Older patients and those with greater comorbidity who underwent operative treatment of skeletal trauma were more likely to be readmitted within 30 days of surgery, according to study results.
Researchers identified 3,452 patients who underwent surgery for musculoskeletal trauma between 2008 and 2012. Outcome measures included readmission to the hospital within 30 days of surgery and the subset of readmission because of adverse events related directly to surgery.
Study results showed 5.4% of patients experienced at least one readmission within 30 days of surgery, with 3.5% of patients experiencing a surgical adverse event and 1.9% of patients experiencing a nonsurgical adverse event. The researchers found the most frequent adverse events were infection and fixation failure.

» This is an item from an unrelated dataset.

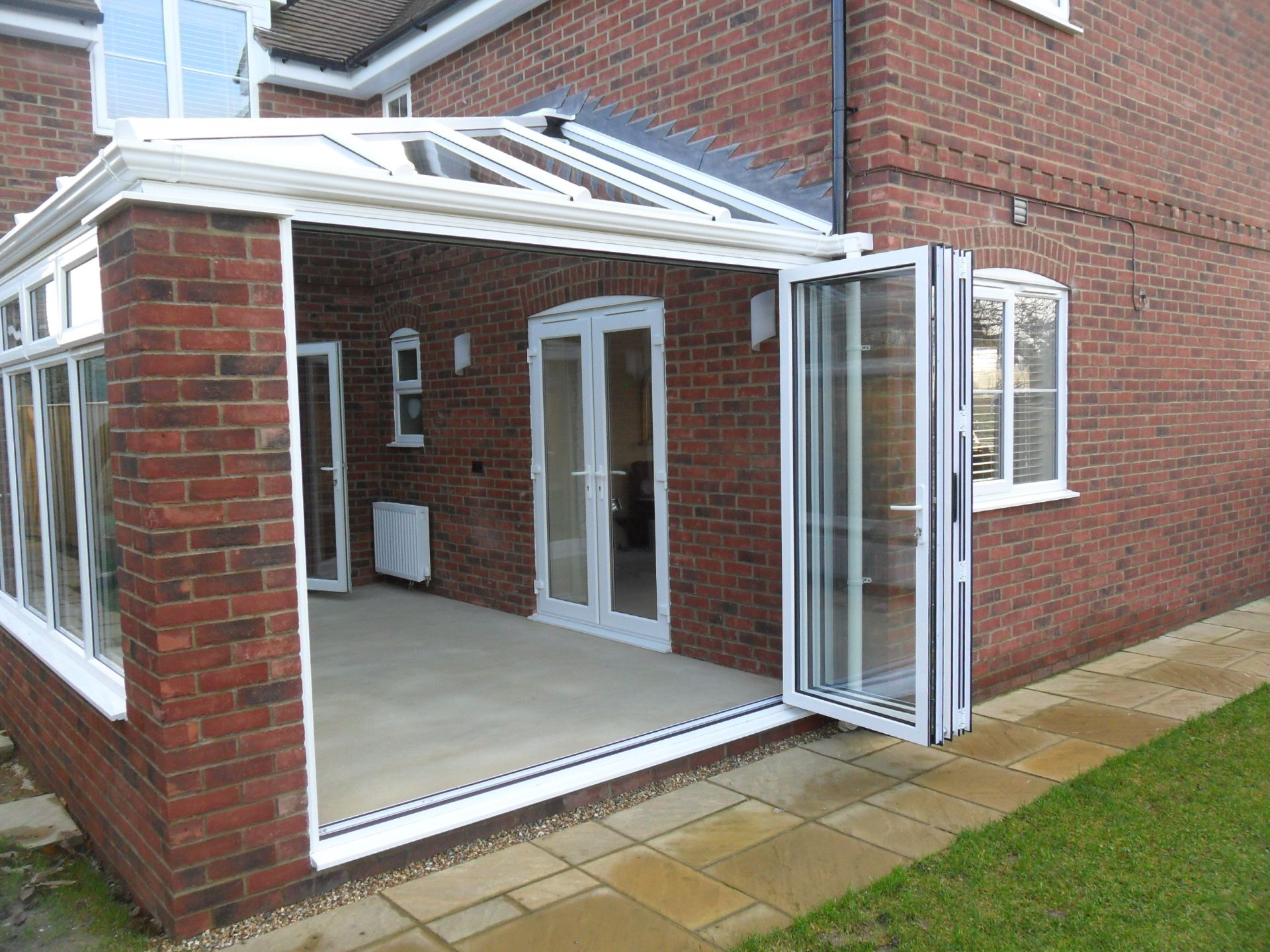 White bi-fold doors folded open on the corner of a brick garden room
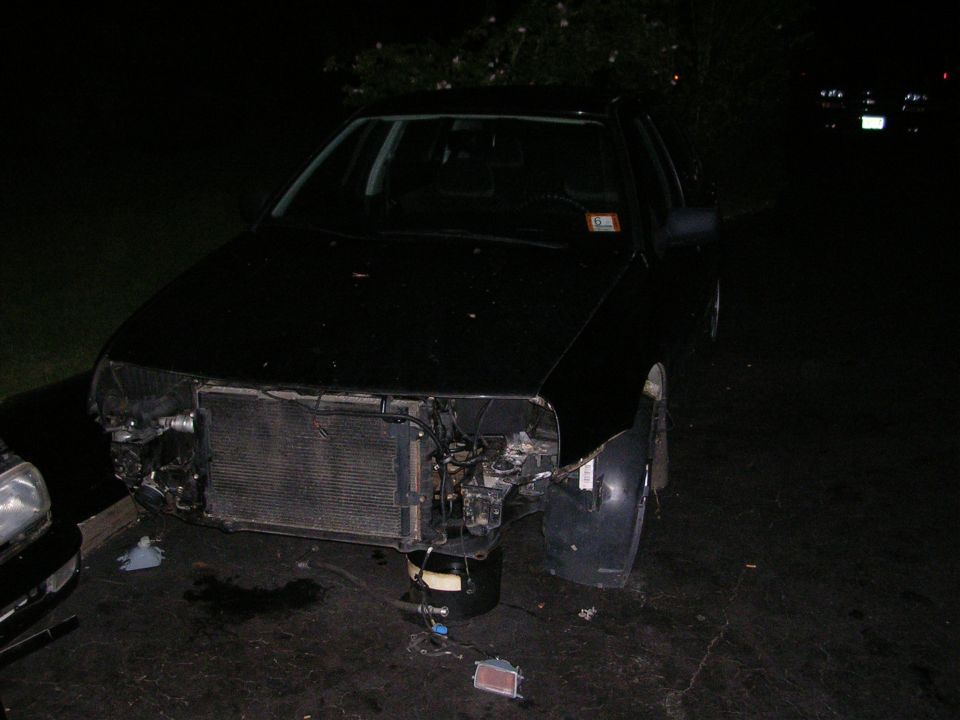 Black car with front bumper removed, radiator exposed, and damage to the driver's side fender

Readmission within 30 days of surgery, as well as readmission related to an adverse event, was significantly associated with higher Charlson comorbidity index (CCI), older age and marital status, according to the researchers. No significant differences were seen between readmitted patients with or without surgical adverse events.
CCI and older age were included in both best multivariate logistic regression models for all-cause 30-day readmission and 30-day readmission related to a surgical adverse event. Both models predicted very little variability in readmission, according to the researchers, reflecting the complexity of readmission and the difficulty found in reducing readmission risk to just a few factors.
Disclosures: Bossen received a faculty grant from the Vrije Universiteit Amsterdam for medical students. Hageman received research grants from Marti-Keunig Eckhart Stichting, Anna Foundation and Spinoza Foundation.